What This Means for SAPinsiders
Treat the Discovery Center as a reuse engine, not a brochure. Agilent’s win came from lifting a mission out of oil and gas and bending it to a tariff-compliance problem. Enterprise architects should audit the Business AI Catalog and mission library for patterns, not just products, and explicitly ask “has this class of problem already been solved somewhere in the catalog?” before commissioning net-new development. The payoff is an enterprise pattern you can replicate across use cases, not a one-off feature.
Use the 20-to-30% head start to fund governance.
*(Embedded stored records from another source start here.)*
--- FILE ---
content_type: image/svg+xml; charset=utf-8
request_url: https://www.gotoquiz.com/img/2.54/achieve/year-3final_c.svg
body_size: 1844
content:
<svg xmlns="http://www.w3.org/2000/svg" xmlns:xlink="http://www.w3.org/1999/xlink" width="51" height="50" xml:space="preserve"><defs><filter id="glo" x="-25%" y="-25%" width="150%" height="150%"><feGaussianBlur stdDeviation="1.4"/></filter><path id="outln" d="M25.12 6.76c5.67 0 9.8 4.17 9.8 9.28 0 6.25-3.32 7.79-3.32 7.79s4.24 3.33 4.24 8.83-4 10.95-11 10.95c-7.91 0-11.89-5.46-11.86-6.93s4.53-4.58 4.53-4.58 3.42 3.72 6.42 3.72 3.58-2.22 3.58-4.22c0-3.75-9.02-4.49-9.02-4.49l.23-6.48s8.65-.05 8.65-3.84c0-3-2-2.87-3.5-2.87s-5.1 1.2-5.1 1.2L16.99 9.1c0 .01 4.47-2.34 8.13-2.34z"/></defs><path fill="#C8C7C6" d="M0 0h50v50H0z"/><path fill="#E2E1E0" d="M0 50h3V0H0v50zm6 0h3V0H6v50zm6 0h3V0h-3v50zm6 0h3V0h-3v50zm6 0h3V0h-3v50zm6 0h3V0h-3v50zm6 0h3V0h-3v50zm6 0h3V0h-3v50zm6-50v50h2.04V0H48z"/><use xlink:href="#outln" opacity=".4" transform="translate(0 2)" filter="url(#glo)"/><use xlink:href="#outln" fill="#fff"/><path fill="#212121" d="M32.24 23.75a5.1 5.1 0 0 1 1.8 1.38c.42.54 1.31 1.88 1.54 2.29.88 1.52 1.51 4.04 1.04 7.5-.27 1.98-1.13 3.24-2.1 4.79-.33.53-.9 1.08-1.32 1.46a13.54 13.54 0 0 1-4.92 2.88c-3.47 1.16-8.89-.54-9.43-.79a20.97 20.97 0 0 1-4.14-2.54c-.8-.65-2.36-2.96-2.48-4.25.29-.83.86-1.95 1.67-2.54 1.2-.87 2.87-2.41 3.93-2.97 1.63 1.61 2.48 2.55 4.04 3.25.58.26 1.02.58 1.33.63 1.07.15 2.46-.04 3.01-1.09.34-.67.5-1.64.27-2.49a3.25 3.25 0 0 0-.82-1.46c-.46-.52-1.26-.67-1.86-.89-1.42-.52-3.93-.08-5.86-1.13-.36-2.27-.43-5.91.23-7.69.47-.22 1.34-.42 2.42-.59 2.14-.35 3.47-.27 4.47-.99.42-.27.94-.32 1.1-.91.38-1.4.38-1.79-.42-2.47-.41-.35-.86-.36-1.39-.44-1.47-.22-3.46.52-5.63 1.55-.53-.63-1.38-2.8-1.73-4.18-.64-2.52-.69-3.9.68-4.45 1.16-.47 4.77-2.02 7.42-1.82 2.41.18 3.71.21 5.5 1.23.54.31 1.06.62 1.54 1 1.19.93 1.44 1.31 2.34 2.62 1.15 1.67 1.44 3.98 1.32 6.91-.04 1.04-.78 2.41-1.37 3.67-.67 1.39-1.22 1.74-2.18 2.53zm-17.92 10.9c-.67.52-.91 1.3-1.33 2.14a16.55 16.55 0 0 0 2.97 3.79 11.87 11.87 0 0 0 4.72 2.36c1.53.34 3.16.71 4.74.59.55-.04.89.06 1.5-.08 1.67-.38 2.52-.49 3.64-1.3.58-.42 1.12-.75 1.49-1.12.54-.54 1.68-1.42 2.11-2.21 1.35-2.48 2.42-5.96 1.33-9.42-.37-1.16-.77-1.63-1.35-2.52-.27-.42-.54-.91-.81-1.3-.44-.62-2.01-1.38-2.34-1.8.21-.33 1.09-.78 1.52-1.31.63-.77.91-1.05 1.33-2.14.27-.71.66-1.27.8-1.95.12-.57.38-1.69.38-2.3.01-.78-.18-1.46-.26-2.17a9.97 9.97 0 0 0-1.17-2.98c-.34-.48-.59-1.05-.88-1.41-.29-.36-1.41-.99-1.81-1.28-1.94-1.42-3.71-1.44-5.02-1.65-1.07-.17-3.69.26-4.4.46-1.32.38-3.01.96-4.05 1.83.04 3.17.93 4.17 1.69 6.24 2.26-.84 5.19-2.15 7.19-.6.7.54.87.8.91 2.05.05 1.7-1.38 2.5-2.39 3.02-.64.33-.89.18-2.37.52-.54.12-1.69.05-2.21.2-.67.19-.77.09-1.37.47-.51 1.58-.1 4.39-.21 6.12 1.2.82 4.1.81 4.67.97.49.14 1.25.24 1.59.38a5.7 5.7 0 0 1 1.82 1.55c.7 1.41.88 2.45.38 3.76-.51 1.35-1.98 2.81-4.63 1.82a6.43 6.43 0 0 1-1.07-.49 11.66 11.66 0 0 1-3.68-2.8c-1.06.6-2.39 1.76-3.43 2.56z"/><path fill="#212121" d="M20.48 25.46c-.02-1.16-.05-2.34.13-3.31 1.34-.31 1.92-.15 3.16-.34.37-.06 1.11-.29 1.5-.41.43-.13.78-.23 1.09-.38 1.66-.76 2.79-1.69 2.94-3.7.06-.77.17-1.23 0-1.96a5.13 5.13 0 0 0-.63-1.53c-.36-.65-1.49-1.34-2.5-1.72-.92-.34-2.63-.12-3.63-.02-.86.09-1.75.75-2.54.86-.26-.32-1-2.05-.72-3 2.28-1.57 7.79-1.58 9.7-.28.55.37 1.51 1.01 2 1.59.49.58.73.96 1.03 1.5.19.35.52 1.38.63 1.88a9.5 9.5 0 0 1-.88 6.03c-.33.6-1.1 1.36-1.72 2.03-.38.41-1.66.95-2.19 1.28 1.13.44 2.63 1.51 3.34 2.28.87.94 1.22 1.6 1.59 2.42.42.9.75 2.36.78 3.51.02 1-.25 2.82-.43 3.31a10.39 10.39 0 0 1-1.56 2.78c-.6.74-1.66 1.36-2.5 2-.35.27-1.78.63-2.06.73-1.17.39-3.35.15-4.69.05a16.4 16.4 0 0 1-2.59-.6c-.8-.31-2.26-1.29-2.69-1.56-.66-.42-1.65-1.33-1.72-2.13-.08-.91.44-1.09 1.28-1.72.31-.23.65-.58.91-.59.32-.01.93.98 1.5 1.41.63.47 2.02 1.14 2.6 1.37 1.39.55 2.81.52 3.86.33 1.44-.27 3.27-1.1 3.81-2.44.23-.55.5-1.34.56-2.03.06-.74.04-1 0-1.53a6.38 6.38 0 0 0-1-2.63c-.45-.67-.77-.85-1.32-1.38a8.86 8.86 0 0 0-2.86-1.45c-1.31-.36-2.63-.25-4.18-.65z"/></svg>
Sutherland’s advantage is a faster start, but the recurring barrier across SAPinsider’s CIO and Stanford coverage is governance, validation, and trust, not raw capability. Reinvest the time the SAP Discovery Center saves into harder work, clean-core data readiness, human-in-the-loop controls, and ROI measurement, so pilots can graduate to production rather than stalling.
Make “fit, not 100%” an explicit design decision. Busireddy’s framing, that reference architectures guide what to use and what to avoid, is the right mental model. Practitioners should treat SAP Discovery Center outputs as directional blueprints and deliberately document where they diverge and why. That discipline turns the cost and ROI estimators into real budget inputs and gives program managers a defensible plan rather than an optimistic guess.